* _Stated goal_: Copy out every one of the items below word for word, leaving out the pictures.
▶
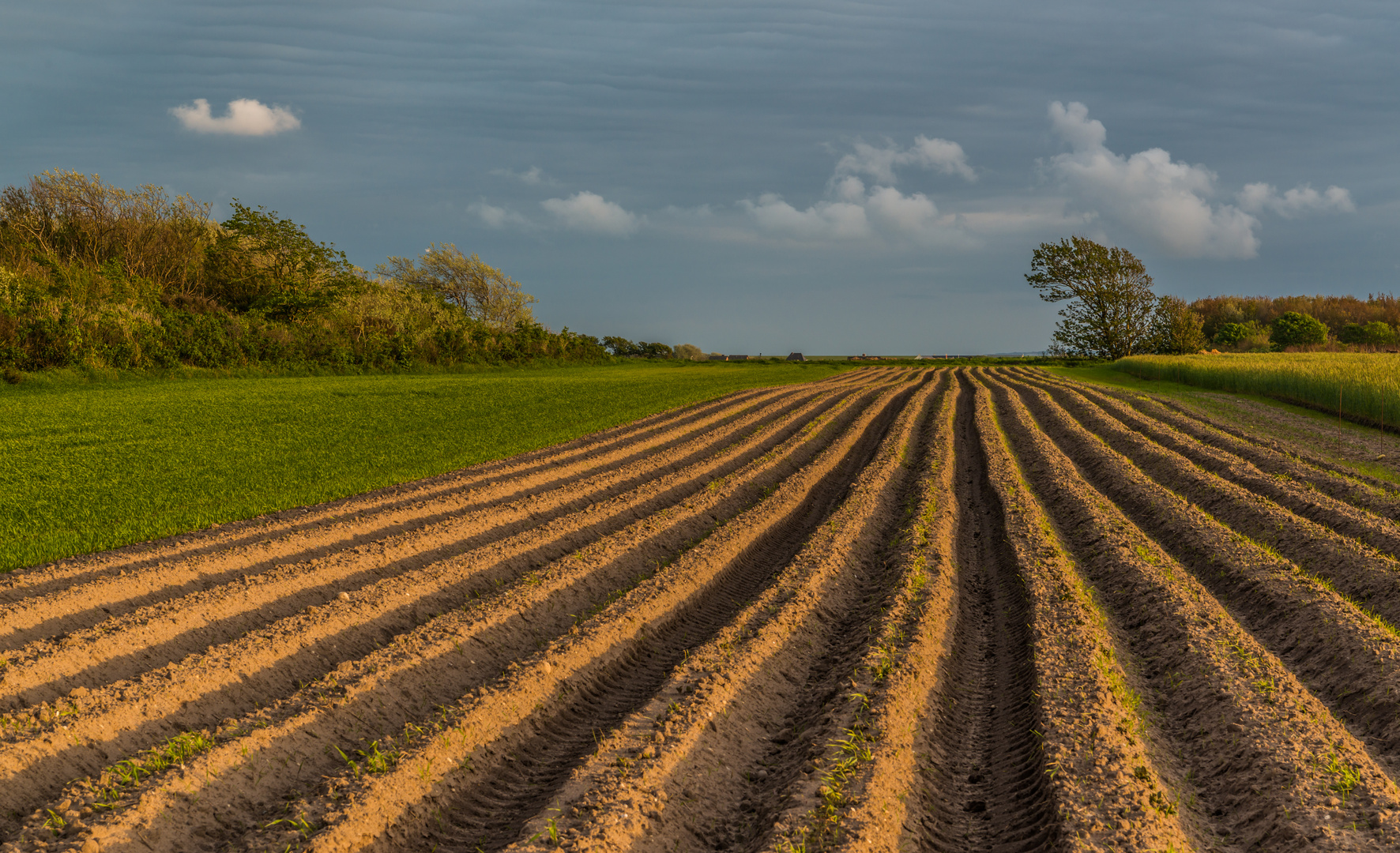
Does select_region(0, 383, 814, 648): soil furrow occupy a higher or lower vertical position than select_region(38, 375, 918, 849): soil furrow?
higher

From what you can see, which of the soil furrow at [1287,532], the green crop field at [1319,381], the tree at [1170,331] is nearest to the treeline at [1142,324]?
the tree at [1170,331]

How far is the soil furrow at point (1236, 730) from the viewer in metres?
3.55

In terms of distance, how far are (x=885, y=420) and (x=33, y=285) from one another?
2618 centimetres

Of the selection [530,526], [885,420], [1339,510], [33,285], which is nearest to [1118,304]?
[885,420]

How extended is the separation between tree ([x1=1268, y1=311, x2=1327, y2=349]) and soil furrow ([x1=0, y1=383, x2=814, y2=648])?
226ft

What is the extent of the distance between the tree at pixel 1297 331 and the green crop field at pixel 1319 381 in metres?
37.7

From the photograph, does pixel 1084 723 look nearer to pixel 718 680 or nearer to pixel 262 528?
pixel 718 680

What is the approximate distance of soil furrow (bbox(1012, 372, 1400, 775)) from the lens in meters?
4.76

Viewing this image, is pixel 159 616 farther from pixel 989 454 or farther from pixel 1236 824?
pixel 989 454

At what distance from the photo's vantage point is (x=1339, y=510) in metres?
8.82

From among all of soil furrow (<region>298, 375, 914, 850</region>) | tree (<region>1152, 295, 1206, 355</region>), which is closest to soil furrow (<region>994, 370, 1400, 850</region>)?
soil furrow (<region>298, 375, 914, 850</region>)

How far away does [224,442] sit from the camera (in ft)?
44.0

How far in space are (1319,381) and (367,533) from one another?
23.4 meters

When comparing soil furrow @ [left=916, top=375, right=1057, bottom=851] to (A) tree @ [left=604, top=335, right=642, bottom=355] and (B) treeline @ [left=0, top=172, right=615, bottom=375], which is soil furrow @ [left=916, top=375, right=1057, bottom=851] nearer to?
(B) treeline @ [left=0, top=172, right=615, bottom=375]
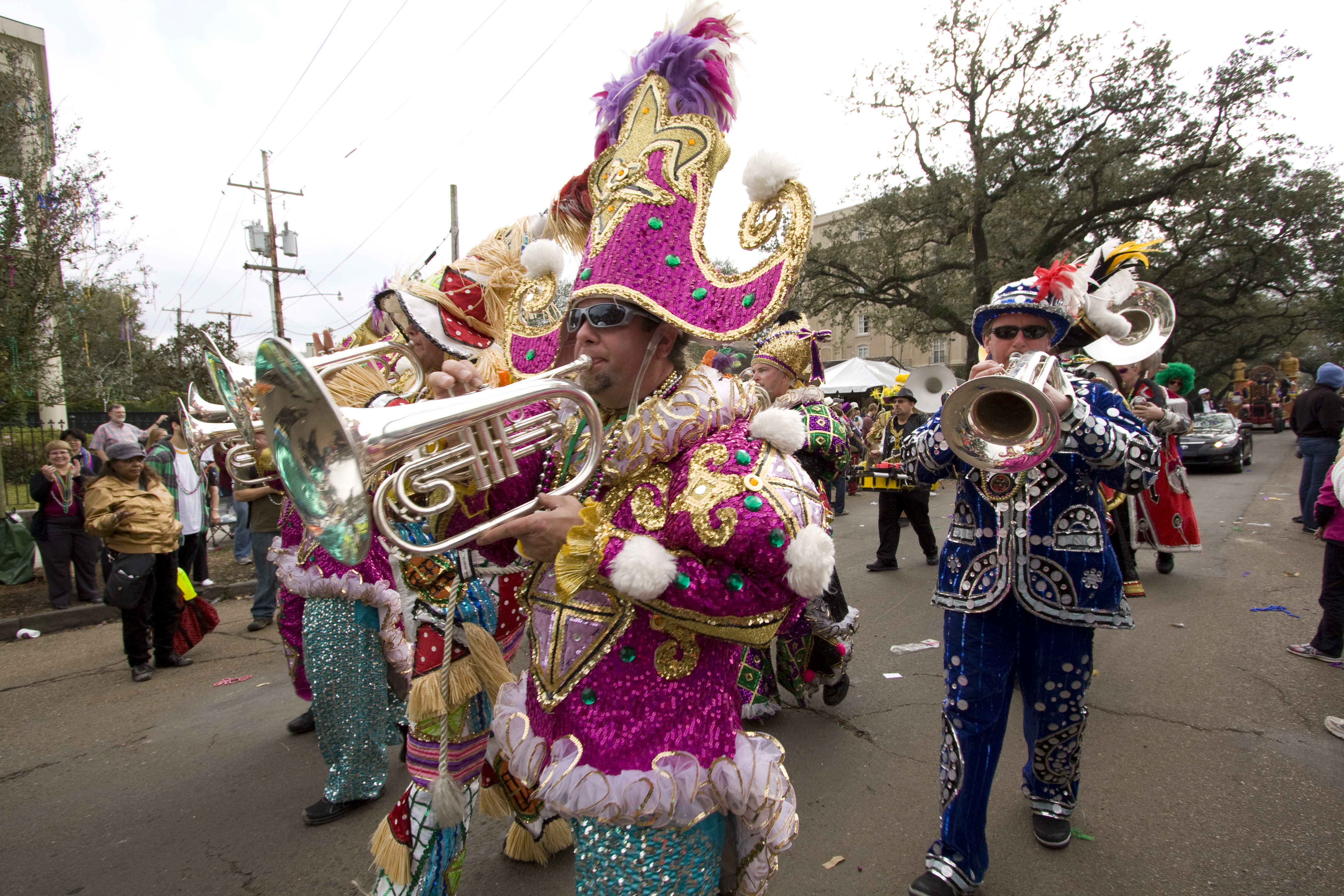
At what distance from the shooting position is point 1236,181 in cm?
1898

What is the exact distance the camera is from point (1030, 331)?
102 inches

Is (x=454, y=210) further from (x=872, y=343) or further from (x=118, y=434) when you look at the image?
→ (x=872, y=343)

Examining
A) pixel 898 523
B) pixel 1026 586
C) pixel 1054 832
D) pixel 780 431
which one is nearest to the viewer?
pixel 780 431

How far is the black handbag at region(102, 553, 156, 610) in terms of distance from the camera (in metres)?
5.06

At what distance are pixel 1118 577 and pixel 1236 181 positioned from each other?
76.3 feet

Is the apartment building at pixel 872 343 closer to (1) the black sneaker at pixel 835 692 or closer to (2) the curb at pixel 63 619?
(1) the black sneaker at pixel 835 692

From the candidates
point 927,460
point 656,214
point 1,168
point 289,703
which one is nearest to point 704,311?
point 656,214

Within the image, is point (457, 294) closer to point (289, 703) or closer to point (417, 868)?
point (417, 868)

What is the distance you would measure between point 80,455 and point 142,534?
17.3 feet

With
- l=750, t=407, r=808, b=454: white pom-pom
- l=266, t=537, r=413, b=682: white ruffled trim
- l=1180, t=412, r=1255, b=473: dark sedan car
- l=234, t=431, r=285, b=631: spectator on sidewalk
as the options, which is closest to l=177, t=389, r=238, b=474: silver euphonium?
l=266, t=537, r=413, b=682: white ruffled trim

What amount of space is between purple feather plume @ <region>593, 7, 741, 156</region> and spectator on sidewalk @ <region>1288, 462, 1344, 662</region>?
471 centimetres

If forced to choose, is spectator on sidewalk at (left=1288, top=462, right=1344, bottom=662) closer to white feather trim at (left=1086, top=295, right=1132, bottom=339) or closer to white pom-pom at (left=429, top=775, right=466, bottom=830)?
white feather trim at (left=1086, top=295, right=1132, bottom=339)

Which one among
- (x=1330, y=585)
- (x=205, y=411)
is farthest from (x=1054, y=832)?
(x=205, y=411)

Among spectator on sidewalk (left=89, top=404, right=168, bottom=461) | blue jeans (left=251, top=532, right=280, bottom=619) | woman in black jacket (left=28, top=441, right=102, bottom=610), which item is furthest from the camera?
spectator on sidewalk (left=89, top=404, right=168, bottom=461)
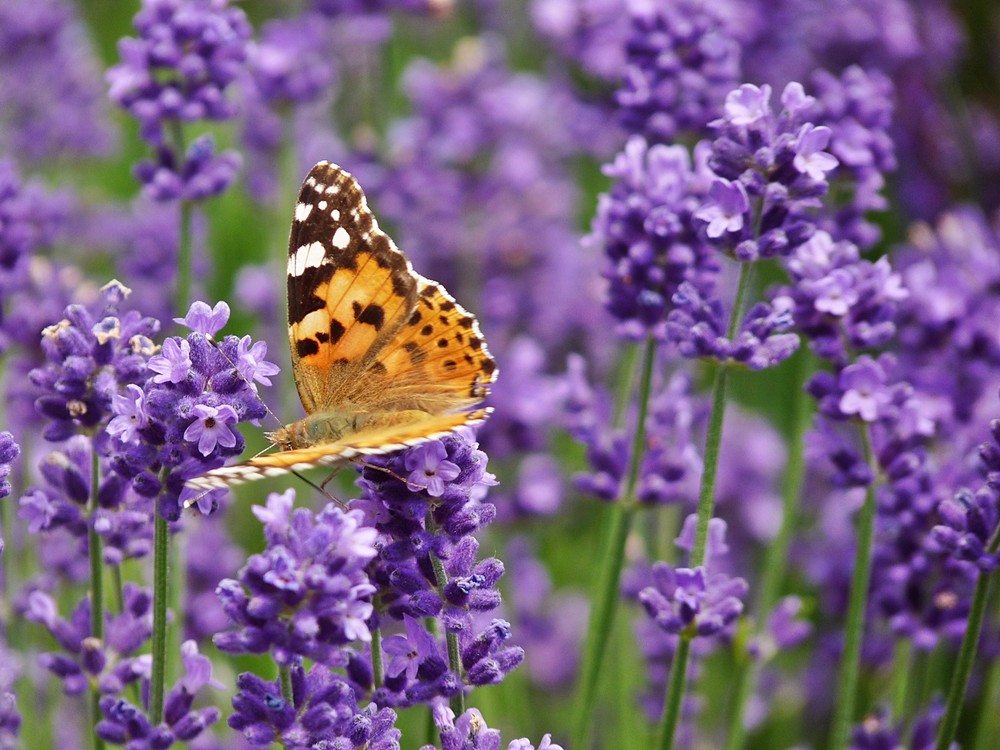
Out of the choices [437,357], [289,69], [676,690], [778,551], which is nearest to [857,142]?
[778,551]

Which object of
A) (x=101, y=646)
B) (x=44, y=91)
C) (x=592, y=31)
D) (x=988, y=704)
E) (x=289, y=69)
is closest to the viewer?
(x=101, y=646)

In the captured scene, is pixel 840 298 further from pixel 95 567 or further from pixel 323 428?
→ pixel 95 567

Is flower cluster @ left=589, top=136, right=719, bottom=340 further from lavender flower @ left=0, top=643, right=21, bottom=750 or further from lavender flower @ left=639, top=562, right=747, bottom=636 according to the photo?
lavender flower @ left=0, top=643, right=21, bottom=750

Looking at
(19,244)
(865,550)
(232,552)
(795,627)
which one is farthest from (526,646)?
(19,244)

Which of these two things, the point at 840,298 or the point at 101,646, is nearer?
the point at 101,646

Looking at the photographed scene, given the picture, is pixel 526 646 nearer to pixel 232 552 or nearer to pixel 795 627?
pixel 232 552

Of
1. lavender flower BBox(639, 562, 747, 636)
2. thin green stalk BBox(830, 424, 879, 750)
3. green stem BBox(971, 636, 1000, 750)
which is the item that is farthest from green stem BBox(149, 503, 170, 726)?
green stem BBox(971, 636, 1000, 750)
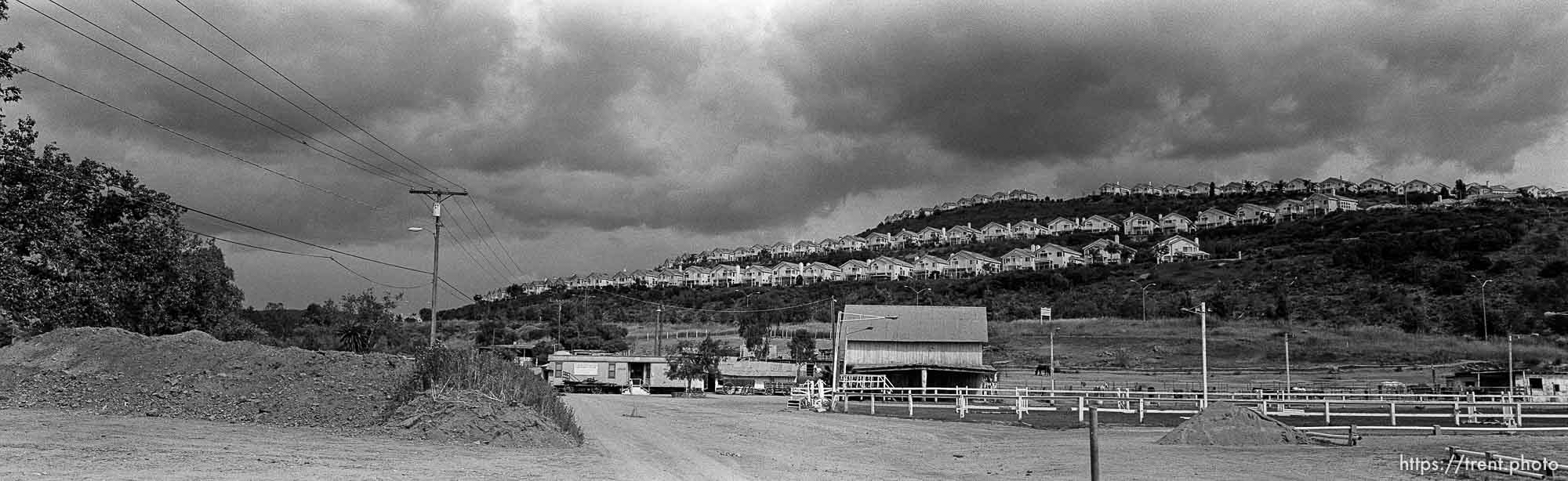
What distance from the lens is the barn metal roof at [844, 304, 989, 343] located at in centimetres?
5872

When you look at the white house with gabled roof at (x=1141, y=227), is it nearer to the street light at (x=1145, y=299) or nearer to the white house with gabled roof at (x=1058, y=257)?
the white house with gabled roof at (x=1058, y=257)

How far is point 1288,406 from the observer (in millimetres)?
39500

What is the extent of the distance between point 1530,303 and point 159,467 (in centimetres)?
11887

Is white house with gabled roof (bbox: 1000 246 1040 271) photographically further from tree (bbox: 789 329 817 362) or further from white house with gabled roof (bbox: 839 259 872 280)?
tree (bbox: 789 329 817 362)

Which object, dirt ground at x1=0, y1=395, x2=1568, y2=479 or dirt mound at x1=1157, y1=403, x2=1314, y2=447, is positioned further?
dirt mound at x1=1157, y1=403, x2=1314, y2=447

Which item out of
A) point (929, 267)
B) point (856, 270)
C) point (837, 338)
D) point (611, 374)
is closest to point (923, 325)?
point (837, 338)

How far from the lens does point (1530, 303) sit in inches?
3920

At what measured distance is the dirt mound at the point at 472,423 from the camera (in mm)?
17812

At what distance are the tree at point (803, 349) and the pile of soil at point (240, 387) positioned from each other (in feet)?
211

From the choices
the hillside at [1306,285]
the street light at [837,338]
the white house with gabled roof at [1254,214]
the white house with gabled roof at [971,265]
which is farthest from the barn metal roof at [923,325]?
the white house with gabled roof at [1254,214]

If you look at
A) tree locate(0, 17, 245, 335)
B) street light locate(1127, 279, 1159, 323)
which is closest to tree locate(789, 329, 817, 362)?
street light locate(1127, 279, 1159, 323)

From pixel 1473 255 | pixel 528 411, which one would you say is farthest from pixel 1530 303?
pixel 528 411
◀
* _Task response_:
Does select_region(0, 383, 814, 648): soil furrow occupy a higher or lower vertical position than select_region(38, 375, 918, 849): soil furrow?
higher

From what you can see, which of the soil furrow at [1287,532], the green crop field at [1319,381], the tree at [1170,331] is nearest to the treeline at [1142,324]?
the tree at [1170,331]

How far is the soil furrow at point (1236, 730) from the viewer in metres?
3.55

In terms of distance, how far are (x=885, y=420) and (x=33, y=285) from one another?
2618 centimetres

Of the selection [530,526], [885,420], [1339,510], [33,285], which is nearest to [1118,304]?
[885,420]

How extended is the separation between tree ([x1=1268, y1=311, x2=1327, y2=349]) and soil furrow ([x1=0, y1=383, x2=814, y2=648])?
226ft

What is the extent of the distance between the tree at pixel 1297 331 and the green crop field at pixel 1319 381 in metres?
37.7

From the photograph, does pixel 1084 723 look nearer to pixel 718 680 or nearer to pixel 262 528?
pixel 718 680

What is the approximate distance of soil furrow (bbox(1012, 372, 1400, 775)) from the lens in meters?
4.76

Viewing this image, is pixel 159 616 farther from pixel 989 454 or farther from pixel 1236 824?
pixel 989 454

At what distance from the photo's vantage point is (x=1339, y=510) in metres?
8.82

From among all of soil furrow (<region>298, 375, 914, 850</region>) | tree (<region>1152, 295, 1206, 355</region>), which is closest to soil furrow (<region>994, 370, 1400, 850</region>)?
soil furrow (<region>298, 375, 914, 850</region>)

How far away does [224,442] sit from the camera (in ft)?
44.0

How far in space are (1319,381) and (367,533) from one another?
23.4 meters

When comparing soil furrow @ [left=916, top=375, right=1057, bottom=851] to (A) tree @ [left=604, top=335, right=642, bottom=355] and (B) treeline @ [left=0, top=172, right=615, bottom=375], which is soil furrow @ [left=916, top=375, right=1057, bottom=851] nearer to?
(B) treeline @ [left=0, top=172, right=615, bottom=375]
At what distance from the shooting position is point 1236,181 in cm?
1898

What is the exact distance the camera is from point (1030, 331)?
102 inches

Is (x=454, y=210) further from (x=872, y=343) or further from (x=118, y=434) when you look at the image?
→ (x=872, y=343)

Examining
A) pixel 898 523
B) pixel 1026 586
C) pixel 1054 832
D) pixel 780 431
which one is nearest to the viewer?
pixel 780 431

How far is the black handbag at region(102, 553, 156, 610) in terms of distance from the camera (in metres)?
5.06

At what distance are pixel 1118 577 and pixel 1236 181 positioned from each other?
76.3 feet

Is the apartment building at pixel 872 343 closer to (1) the black sneaker at pixel 835 692 or closer to (2) the curb at pixel 63 619?
(1) the black sneaker at pixel 835 692

From the candidates
point 927,460
point 656,214
point 1,168
point 289,703
which one is nearest to point 704,311?
point 656,214

Within the image, is point (457, 294) closer to point (289, 703) or closer to point (417, 868)?
point (417, 868)

What is the distance you would measure between point 80,455 and point 142,534?
17.3 feet

With
- l=750, t=407, r=808, b=454: white pom-pom
- l=266, t=537, r=413, b=682: white ruffled trim
- l=1180, t=412, r=1255, b=473: dark sedan car
- l=234, t=431, r=285, b=631: spectator on sidewalk
as the options, which is closest to l=177, t=389, r=238, b=474: silver euphonium?
l=266, t=537, r=413, b=682: white ruffled trim

What amount of space is between purple feather plume @ <region>593, 7, 741, 156</region> and spectator on sidewalk @ <region>1288, 462, 1344, 662</region>?
471 centimetres

If forced to choose, is spectator on sidewalk at (left=1288, top=462, right=1344, bottom=662) closer to white feather trim at (left=1086, top=295, right=1132, bottom=339) or closer to white pom-pom at (left=429, top=775, right=466, bottom=830)?
white feather trim at (left=1086, top=295, right=1132, bottom=339)

Which one among
- (x=1330, y=585)
- (x=205, y=411)
is farthest from (x=1054, y=832)?
(x=205, y=411)

Among spectator on sidewalk (left=89, top=404, right=168, bottom=461) | blue jeans (left=251, top=532, right=280, bottom=619) | woman in black jacket (left=28, top=441, right=102, bottom=610), which item is furthest from the camera?
spectator on sidewalk (left=89, top=404, right=168, bottom=461)
Out of the choices [437,357], [289,69], [676,690], [778,551], which is nearest to [857,142]?
[778,551]

Which object of
A) (x=101, y=646)
B) (x=44, y=91)
C) (x=592, y=31)
D) (x=988, y=704)
E) (x=289, y=69)
is closest to the viewer?
(x=101, y=646)

In the captured scene, is pixel 840 298 further from pixel 95 567 or further from pixel 323 428?
→ pixel 95 567

Is flower cluster @ left=589, top=136, right=719, bottom=340 further from lavender flower @ left=0, top=643, right=21, bottom=750 or further from lavender flower @ left=639, top=562, right=747, bottom=636 according to the photo?
lavender flower @ left=0, top=643, right=21, bottom=750

Looking at
(19,244)
(865,550)
(232,552)
(795,627)
which one is farthest from (526,646)?
(19,244)

Which of these two things, the point at 840,298 or the point at 101,646, is nearer?
the point at 101,646

Looking at the photographed scene, given the picture, is pixel 526 646 nearer to pixel 232 552 or nearer to pixel 795 627?
pixel 232 552

Of
1. lavender flower BBox(639, 562, 747, 636)
2. thin green stalk BBox(830, 424, 879, 750)
3. green stem BBox(971, 636, 1000, 750)
which is the item that is farthest from green stem BBox(149, 503, 170, 726)?
green stem BBox(971, 636, 1000, 750)
What distance from the lens is the barn metal roof at [844, 304, 989, 343] located at in centimetres?
5872

When you look at the white house with gabled roof at (x=1141, y=227), is it nearer to the street light at (x=1145, y=299) or nearer to the white house with gabled roof at (x=1058, y=257)?
the white house with gabled roof at (x=1058, y=257)

How far is point 1288,406 from the observer (in millimetres)?
39500

What is the extent of the distance between point 1530,303 and point 159,467 (in centimetres)?
11887

Is white house with gabled roof (bbox: 1000 246 1040 271) photographically further from tree (bbox: 789 329 817 362) or further from white house with gabled roof (bbox: 839 259 872 280)?
tree (bbox: 789 329 817 362)

Which object, dirt ground at x1=0, y1=395, x2=1568, y2=479 or dirt mound at x1=1157, y1=403, x2=1314, y2=447, is positioned further?
dirt mound at x1=1157, y1=403, x2=1314, y2=447

Which item out of
A) point (929, 267)
B) point (856, 270)
C) point (837, 338)
D) point (611, 374)
is closest to point (923, 325)?
point (837, 338)

How far from the lens does point (1530, 303) sit in inches?
3920

At what measured distance is the dirt mound at the point at 472,423 from the camera (in mm)?
17812

At what distance are the tree at point (803, 349) and the pile of soil at point (240, 387) positioned from each other (in feet)?
211

From the choices
the hillside at [1306,285]
the street light at [837,338]
the white house with gabled roof at [1254,214]
the white house with gabled roof at [971,265]
which is farthest from the barn metal roof at [923,325]?
the white house with gabled roof at [1254,214]

If you look at
A) tree locate(0, 17, 245, 335)
B) street light locate(1127, 279, 1159, 323)
which is closest to tree locate(789, 329, 817, 362)?
street light locate(1127, 279, 1159, 323)

From pixel 1473 255 | pixel 528 411, which one would you say is farthest from pixel 1530 303?
pixel 528 411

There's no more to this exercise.